Data for this exercise:

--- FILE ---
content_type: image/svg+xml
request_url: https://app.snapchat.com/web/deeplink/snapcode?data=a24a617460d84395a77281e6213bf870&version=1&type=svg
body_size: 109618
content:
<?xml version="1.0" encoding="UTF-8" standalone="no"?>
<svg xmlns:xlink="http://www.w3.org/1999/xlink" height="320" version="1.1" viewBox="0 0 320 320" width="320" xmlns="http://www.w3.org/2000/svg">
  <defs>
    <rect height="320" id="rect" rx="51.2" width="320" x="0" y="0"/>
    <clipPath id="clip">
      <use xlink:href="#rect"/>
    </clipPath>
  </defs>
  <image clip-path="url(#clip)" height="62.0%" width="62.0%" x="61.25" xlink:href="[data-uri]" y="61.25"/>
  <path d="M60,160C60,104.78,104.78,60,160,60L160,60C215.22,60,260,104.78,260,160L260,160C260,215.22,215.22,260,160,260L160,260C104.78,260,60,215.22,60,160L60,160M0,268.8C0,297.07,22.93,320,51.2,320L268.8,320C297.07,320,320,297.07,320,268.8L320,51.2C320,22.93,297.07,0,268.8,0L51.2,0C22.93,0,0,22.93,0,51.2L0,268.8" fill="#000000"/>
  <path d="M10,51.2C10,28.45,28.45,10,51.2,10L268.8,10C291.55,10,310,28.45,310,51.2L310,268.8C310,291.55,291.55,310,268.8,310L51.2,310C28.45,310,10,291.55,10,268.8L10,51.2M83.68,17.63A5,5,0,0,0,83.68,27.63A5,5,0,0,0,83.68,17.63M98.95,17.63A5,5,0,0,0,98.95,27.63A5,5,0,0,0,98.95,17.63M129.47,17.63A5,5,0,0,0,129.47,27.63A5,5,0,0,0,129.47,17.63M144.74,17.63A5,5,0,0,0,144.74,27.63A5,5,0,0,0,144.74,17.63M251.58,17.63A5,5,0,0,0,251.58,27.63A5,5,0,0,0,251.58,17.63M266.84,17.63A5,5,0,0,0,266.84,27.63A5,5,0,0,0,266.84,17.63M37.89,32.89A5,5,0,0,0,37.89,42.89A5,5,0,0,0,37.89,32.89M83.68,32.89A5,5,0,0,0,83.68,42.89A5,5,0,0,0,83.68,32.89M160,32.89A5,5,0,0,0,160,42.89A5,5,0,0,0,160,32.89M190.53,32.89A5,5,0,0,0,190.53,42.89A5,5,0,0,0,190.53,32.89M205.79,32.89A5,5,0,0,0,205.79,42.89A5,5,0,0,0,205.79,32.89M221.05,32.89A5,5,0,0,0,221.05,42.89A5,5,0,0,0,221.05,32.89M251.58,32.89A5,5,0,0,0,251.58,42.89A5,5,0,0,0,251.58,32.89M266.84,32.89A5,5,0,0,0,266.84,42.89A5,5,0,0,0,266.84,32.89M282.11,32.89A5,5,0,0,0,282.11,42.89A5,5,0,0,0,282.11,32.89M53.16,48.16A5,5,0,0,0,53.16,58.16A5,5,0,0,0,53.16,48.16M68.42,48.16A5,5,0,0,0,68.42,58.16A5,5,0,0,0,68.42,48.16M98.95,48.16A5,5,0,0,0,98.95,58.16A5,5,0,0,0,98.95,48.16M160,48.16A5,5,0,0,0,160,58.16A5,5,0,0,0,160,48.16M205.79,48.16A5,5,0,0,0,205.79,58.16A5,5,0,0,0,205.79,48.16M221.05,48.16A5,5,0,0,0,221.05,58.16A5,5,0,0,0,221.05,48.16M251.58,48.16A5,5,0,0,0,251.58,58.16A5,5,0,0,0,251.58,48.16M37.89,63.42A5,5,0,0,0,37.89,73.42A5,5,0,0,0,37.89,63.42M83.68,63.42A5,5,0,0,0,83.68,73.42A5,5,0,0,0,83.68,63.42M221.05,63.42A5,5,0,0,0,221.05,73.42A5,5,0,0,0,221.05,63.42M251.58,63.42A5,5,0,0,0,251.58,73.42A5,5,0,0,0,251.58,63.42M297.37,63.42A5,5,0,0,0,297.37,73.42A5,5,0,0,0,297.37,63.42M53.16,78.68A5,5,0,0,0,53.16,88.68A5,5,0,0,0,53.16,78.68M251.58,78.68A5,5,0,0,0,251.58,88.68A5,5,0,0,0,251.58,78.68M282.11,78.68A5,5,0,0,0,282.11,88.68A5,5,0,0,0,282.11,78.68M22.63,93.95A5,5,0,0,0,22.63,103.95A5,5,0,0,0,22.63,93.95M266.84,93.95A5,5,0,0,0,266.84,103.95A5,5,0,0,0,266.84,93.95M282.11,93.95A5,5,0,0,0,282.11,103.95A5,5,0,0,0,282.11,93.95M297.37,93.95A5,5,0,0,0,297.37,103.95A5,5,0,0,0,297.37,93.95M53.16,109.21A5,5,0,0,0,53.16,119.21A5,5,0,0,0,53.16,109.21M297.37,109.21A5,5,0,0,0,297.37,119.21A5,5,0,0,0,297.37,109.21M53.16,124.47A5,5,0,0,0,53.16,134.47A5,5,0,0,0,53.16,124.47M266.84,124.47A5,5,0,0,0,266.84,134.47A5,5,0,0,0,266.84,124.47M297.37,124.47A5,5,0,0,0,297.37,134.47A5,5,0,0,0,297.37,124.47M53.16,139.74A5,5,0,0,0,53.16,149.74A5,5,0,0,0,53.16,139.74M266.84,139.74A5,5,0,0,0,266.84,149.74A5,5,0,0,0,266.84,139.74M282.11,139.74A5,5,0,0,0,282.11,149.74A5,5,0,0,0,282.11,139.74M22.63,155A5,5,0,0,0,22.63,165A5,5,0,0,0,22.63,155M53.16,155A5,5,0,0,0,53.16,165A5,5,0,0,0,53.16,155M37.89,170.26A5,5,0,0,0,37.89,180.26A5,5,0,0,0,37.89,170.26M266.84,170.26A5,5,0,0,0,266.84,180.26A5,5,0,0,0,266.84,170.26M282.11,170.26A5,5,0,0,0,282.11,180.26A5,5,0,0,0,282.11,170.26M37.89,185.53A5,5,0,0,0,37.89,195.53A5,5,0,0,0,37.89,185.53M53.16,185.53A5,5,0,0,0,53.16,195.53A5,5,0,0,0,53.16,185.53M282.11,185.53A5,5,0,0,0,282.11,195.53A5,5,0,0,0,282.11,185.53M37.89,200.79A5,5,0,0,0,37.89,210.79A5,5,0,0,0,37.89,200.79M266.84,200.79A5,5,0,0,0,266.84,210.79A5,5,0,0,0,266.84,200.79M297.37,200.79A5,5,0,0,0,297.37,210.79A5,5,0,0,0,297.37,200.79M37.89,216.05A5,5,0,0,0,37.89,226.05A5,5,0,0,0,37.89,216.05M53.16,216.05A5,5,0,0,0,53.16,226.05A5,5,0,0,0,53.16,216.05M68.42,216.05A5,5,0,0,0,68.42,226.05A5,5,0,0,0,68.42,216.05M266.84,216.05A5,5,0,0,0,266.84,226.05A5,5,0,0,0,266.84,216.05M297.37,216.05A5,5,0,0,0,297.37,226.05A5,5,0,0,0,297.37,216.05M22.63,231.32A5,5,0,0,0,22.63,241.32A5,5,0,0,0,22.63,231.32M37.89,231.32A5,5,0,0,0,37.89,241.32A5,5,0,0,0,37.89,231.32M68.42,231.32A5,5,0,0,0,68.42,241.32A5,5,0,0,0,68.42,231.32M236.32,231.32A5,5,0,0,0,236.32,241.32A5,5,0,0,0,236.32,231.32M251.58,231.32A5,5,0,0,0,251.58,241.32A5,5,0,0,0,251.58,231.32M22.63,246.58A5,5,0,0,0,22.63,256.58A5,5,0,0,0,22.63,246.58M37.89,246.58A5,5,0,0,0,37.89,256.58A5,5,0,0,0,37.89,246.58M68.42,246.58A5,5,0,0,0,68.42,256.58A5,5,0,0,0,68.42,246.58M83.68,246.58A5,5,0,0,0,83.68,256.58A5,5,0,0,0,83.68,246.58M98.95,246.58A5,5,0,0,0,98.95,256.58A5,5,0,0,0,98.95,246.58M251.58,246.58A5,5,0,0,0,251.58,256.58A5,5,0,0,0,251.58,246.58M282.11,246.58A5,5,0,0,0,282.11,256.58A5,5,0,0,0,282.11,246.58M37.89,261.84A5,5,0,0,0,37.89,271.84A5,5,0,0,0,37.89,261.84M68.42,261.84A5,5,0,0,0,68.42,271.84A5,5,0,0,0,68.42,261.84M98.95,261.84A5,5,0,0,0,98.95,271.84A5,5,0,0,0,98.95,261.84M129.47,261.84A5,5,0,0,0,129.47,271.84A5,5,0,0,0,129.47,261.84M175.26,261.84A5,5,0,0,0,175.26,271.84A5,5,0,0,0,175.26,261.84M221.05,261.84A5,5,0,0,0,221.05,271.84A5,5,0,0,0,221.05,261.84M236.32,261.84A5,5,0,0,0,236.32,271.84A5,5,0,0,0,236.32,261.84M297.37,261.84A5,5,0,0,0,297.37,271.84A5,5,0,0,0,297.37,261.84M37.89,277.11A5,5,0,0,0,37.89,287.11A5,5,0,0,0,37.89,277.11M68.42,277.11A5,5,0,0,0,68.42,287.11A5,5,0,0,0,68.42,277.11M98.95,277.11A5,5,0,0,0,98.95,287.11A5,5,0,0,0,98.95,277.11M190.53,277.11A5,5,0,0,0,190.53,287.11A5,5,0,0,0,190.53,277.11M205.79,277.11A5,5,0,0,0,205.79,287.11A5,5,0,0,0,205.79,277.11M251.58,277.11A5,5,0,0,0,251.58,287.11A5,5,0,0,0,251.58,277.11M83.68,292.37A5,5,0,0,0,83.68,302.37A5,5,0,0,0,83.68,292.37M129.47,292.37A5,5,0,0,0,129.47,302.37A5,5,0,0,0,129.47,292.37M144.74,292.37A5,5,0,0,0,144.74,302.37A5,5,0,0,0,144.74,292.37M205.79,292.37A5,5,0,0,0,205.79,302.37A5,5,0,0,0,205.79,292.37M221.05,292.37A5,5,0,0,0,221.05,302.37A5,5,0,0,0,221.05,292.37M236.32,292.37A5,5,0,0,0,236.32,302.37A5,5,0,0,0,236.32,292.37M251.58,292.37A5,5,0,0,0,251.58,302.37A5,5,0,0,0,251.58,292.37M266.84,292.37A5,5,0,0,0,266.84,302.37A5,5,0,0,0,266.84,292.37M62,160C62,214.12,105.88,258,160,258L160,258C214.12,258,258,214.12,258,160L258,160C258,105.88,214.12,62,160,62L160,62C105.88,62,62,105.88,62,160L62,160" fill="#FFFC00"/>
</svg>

Task goal: The lines to return are those in the entries above that hold "version".

Response:
request_url: https://app.snapchat.com/web/deeplink/snapcode?data=a24a617460d84395a77281e6213bf870&version=1&type=svg
<?xml version="1.0" encoding="UTF-8" standalone="no"?>
<svg xmlns:xlink="http://www.w3.org/1999/xlink" height="320" version="1.1" viewBox="0 0 320 320" width="320" xmlns="http://www.w3.org/2000/svg">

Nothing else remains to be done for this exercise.